We’re glad you finally asked. While this isn’t an exhaustive list (and approved expenses could vary by plan), here are some of the most common IRS-qualified medical expenses you can use your HSA dollars on.* We think you’ll be surprised at just how versatile this account really is! 
 

  • Acupuncture 
  • Ambulance 
  • Artificial limbs 
  • Blood sugar test kits for diabetics 
  • Chiropractor 
  • Crutches 
  • Dental treatments, including x-rays, cleanings, fillings, sealants, braces, and tooth removal 
  • Doctor visits and co-pays 
  • Drug prescriptions 
  • Eyeglasses (Rx and reading) 
  • Feminine hygiene products 
  • Fertility treatments 
  • Flu shots 
  • Insulin 
  • Laboratory fees 
  • Medical alert bracelet 
  • Midwife 
  • Over-the-counter medicines and drugs (like allergy and sinus medicine, cold and flu medicine, pain relievers, and ointments for cuts, burns, or rashes) 
  • Personal protective equipment (PPE), like masks and hand sanitizers 
  • Speech therapy 
  • Surgery (excluding cosmetic surgery) 

 
Plus, some eligible dependent care expenses include: 
 

  • Au pair services 
  • Babysitting services 
  • Before- and after-school programs 
  • Custodial or eldercare expenses, either in-home or at a daycare center 
  • Nursery school 
  • Pre-kindergarten 
  • Summer day camp (for programs not educational in nature) 
     
     

Health savings account alternatives 

 
So let’s say you have a PPO plan with your employer and you’d prefer not to look into other options, but you want some of the benefits of an HSA. You can do one of two things:  

 

1. Look into an FSA (flexible spending account).  

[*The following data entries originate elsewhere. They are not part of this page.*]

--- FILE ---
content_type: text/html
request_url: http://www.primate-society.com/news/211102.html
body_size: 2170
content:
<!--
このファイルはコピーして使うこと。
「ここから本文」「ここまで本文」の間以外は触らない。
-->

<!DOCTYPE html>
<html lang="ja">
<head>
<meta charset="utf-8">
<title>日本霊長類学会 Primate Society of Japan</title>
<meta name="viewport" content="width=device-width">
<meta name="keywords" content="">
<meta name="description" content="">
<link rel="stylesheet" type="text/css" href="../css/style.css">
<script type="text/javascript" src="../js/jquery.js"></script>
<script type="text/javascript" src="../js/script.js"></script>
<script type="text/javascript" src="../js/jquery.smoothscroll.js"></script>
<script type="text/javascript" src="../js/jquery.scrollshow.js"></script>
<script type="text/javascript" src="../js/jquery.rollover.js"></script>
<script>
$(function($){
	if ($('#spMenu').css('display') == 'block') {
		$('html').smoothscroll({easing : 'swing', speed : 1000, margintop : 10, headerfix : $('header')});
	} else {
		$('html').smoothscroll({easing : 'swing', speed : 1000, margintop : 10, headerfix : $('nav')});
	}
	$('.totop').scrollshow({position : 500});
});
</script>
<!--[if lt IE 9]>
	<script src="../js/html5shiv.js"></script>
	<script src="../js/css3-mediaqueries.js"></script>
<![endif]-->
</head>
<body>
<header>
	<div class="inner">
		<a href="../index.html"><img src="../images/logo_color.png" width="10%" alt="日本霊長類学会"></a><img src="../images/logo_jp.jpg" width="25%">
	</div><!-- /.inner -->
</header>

An FSA is slightly different and usually found with more traditional employer-based insurance plans. It’s a special account you can put money into that you can use to pay for healthcare costs — all the same ones listed above! The biggest differences between an FSA and an HSA are that with an FSA, you must spend everything you put into your account within the calendar year. And that the account must be set up and managed by your employer. (So if you leave your job, your remaining funds might be forfeited. Talk to your HR representative about your options if that’s your situation!)  

 

2. Set up a designated medical savings account with your community financial institution.  

If you’re uninsured or just prefer to keep a close eye on your finances, opening a savings account with your community financial institution just for health-related costs could be a consideration. This way, you can separate your medical savings from any other general savings you may have. (Tip: make sure it’s a savings account that you can easily transfer money to and from in case of an emergency, and not a CD [certificate of deposit] or brokerage account.)  

 

No matter which alternative option you choose, having a separate account for medical expenses — and the ability to contribute tax-free, if you can — can be a big help when it comes to saving and budgeting for your healthcare.